[Transformers 03] Use Pytorch to start building transformers

 

1. Description

        In this tutorial, we will use PyTorch to build a basic transformer model from scratch. The Transformer model introduced by Vaswani et al. in the paper "Attention is All You Need" is a deep learning architecture designed for sequence-to-sequence tasks such as machine translation and text summarization. It is based on the self-attention mechanism, which has been the basis of many state-of-the-art natural language processing models, such as GPT and BERT.

2. Preparatory activities

        To generate the converter model, we will follow these steps:

  1. Import necessary libraries and modules
  2. Defining basic building blocks: multi-head attention, positional feed-forward networks, positional encoding
  3. Build the encoder and decoder layers
  4. Combine encoder and decoder layers to create a complete converter model
  5. Prepare sample data
  6. training model

        Let's start by importing the necessary libraries and modules.

import torch
import torch.nn as nn
import torch.optim as optim
import torch.utils.data as data
import math
import copy

We will now define the basic building blocks of a converter model.

3. Multiple attention

Figure 2. Multi-head attention (Source: Image created by the author)

        The multi-head attention mechanism computes the attention between each pair of positions in the sequence.
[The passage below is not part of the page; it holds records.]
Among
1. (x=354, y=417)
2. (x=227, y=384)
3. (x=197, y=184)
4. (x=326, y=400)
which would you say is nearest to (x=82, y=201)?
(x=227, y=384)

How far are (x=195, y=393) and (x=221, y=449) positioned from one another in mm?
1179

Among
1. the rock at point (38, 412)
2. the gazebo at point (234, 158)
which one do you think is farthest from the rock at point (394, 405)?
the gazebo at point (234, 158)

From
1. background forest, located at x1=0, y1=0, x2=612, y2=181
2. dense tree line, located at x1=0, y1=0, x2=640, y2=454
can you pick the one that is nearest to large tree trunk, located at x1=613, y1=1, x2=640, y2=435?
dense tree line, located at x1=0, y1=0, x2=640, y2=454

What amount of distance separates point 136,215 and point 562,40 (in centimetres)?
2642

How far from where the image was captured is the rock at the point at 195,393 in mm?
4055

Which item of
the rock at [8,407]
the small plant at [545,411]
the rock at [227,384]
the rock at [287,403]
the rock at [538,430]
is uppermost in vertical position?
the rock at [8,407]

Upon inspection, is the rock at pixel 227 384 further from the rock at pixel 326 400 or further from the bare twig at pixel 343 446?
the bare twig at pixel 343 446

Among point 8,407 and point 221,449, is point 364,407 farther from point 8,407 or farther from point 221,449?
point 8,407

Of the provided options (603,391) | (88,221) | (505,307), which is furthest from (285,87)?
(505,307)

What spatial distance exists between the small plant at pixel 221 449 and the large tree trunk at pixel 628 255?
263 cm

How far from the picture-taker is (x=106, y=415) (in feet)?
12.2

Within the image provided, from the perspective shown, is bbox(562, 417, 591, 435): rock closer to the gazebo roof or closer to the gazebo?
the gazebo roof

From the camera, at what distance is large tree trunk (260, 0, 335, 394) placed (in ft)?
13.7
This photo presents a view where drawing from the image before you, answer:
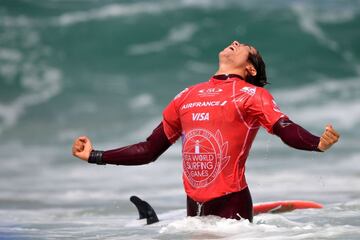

It consists of multiple "attention heads" to capture different aspects of the input sequence.

class MultiHeadAttention(nn.Module):
    def __init__(self, d_model, num_heads):
        super(MultiHeadAttention, self).__init__()
        assert d_model % num_heads == 0, "d_model must be divisible by num_heads"
        
        self.d_model = d_model
        self.num_heads = num_heads
        self.d_k = d_model // num_heads
        
        self.W_q = nn.Linear(d_model, d_model)
        self.W_k = nn.Linear(d_model, d_model)
        self.W_v = nn.Linear(d_model, d_model)
        self.W_o = nn.Linear(d_model, d_model)
        
    def scaled_dot_product_attention(self, Q, K, V, mask=None):
        attn_scores = torch.matmul(Q, K.transpose(-2, -1)) / math.sqrt(self.d_k)
        if mask is not None:
            attn_scores = attn_scores.masked_fill(mask == 0, -1e9)
        attn_probs = torch.softmax(attn_scores, dim=-1)
        output = torch.matmul(attn_probs, V)
        return output
        
    def split_heads(self, x):
        batch_size, seq_length, d_model = x.size()
        return x.view(batch_size, seq_length, self.num_heads, self.d_k).transpose(1, 2)
        
    def combine_heads(self, x):
        batch_size, _, seq_length, d_k = x.size()
        return x.transpose(1, 2).contiguous().view(batch_size, seq_length, self.d_model)
        
    def forward(self, Q, K, V, mask=None):
        Q = self.split_heads(self.W_q(Q))
        K = self.split_heads(self.W_k(K))
        V = self.split_heads(self.W_v(V))
        
        attn_output = self.scaled_dot_product_attention(Q, K, V, mask)
        output = self.W_o(self.combine_heads(attn_output))
        return output

        The MultiHeadAttention code initializes the module with input parameters and a linear transformation layer. It computes attention scores, reshape input tensors into multiple heads, and combines attention outputs from all heads together. The forward approach computes multi-head self-attention, allowing the model to focus on some different aspects of the input sequence.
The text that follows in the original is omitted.